• _ИСХОДНЫЙ ТЕКСТ_:
****************

В этом кабинете, кроме нескольких человек, работавших на фестивале, и моего встрепанного друга, находились, если память мне не изменяет, Дэррил Занук, Жюльетт Греко и еще один импресарио, который, едва первые эмоции улеглись, а дружески предложенное виски было выпито, пригласил нас поужинать всей компанией в ресторане «Бон Оберж». Лично меня он мог бы с таким же успехом пригласить поужинать в Вальпараисо или Лилле – с того момента, как появился Уэллс, мне ничего другого не хотелось, как покорно следовать за ним. Одно его присутствие сразу вернуло мне почти утраченные было иллюзии по части мужчин. Он был огромный, просто колоссальный, смеялся громоподобным смехом и, блуждая заинтересованным и в то же время рассеянным взглядом своих желтых глаз, рассматривал знаменитую набережную, разряженную толпу и роскошные яхты.

* * *

…В последующие годы я столько раз рассказывала этот красивый эпизод, в конце концов я и сама уже засомневалась в его достоверности. Память каждого человека избирательна, она сортирует события, сохраняя счастливые и вычеркивая горькие мгновения (или же наоборот), порой подключая воображение. Много лет спустя я снова увидела Уэллса в Париже, в Люксембургском саду, куда он пришел за мной, чтобы повести обедать… Опасаясь, что меня якобы переедут, он перенес меня через все улицы, держа под мышкой, словно тюк с бельем (при этом мои голова и ноги болтались, как у куклы, а сама я вопила и чертыхалась). Только тогда я смогла наконец поверить в доподлинность тех первых своих воспоминаний… Но это уже другая история.

****************

• _ПРЕДОСТАВЛЕННЫЕ ДАННЫЕ_:
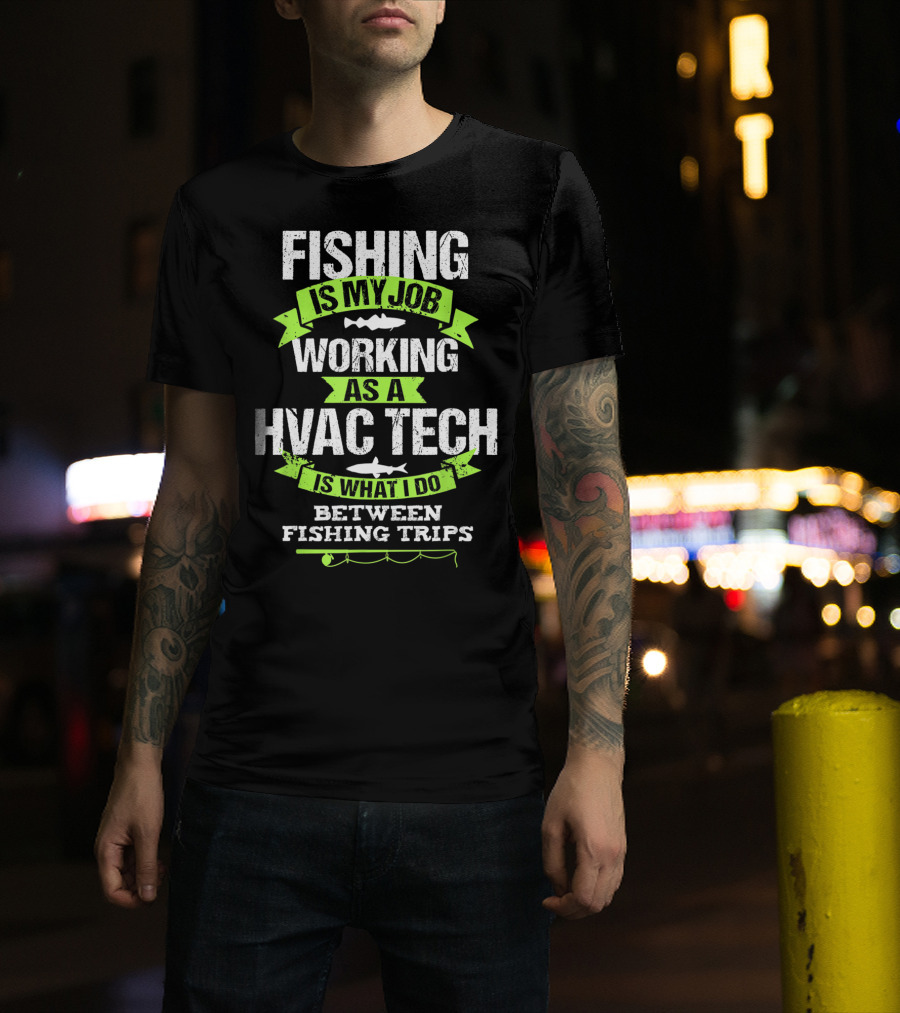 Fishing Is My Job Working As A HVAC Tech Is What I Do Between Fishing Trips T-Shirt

****************

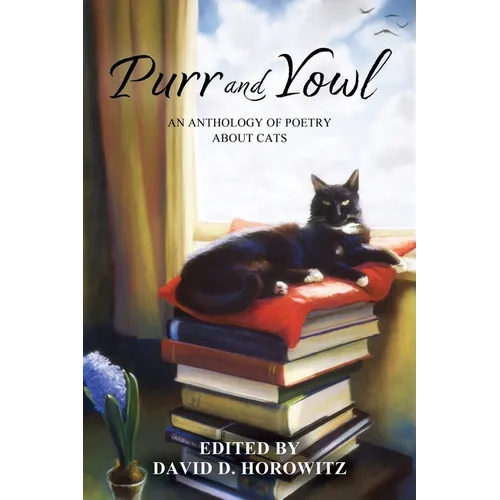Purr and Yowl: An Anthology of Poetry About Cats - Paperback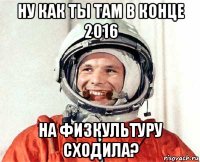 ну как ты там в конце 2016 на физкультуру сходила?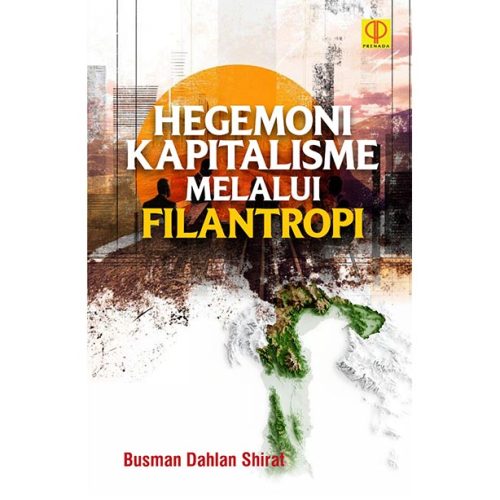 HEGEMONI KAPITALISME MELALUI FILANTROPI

****************

• _ВЫПОЛНИТЕ ЗАДАНИЯ_:
a) Перечислите все названия городов, упомянутые в исходном тексте.
b) Переведите на английский язык следующее предложение из исходного текста: «Одно его присутствие сразу вернуло мне почти утраченные было иллюзии по части мужчин.»
c) Перепишите без изменений фрагмент исходного текста: начните со слов "В этом кабинете, кроме" и остановитесь после слов "и роскошные яхты.".

• _ОТВЕТЫ К ЗАДАНИЯМ_:
a) Вальпараисо, Лилле, Париж

b) His presence alone immediately restored the illusions about men that I had almost lost.

c)
В этом кабинете, кроме нескольких человек, работавших на фестивале, и моего встрепанного друга, находились, если память мне не изменяет, Дэррил Занук, Жюльетт Греко и еще один импресарио, который, едва первые эмоции улеглись, а дружески предложенное виски было выпито, пригласил нас поужинать всей компанией в ресторане «Бон Оберж». Лично меня он мог бы с таким же успехом пригласить поужинать в Вальпараисо или Лилле – с того момента, как появился Уэллс, мне ничего другого не хотелось, как покорно следовать за ним. Одно его присутствие сразу вернуло мне почти утраченные было иллюзии по части мужчин. Он был огромный, просто колоссальный, смеялся громоподобным смехом и, блуждая заинтересованным и в то же время рассеянным взглядом своих желтых глаз, рассматривал знаменитую набережную, разряженную толпу и роскошные яхты.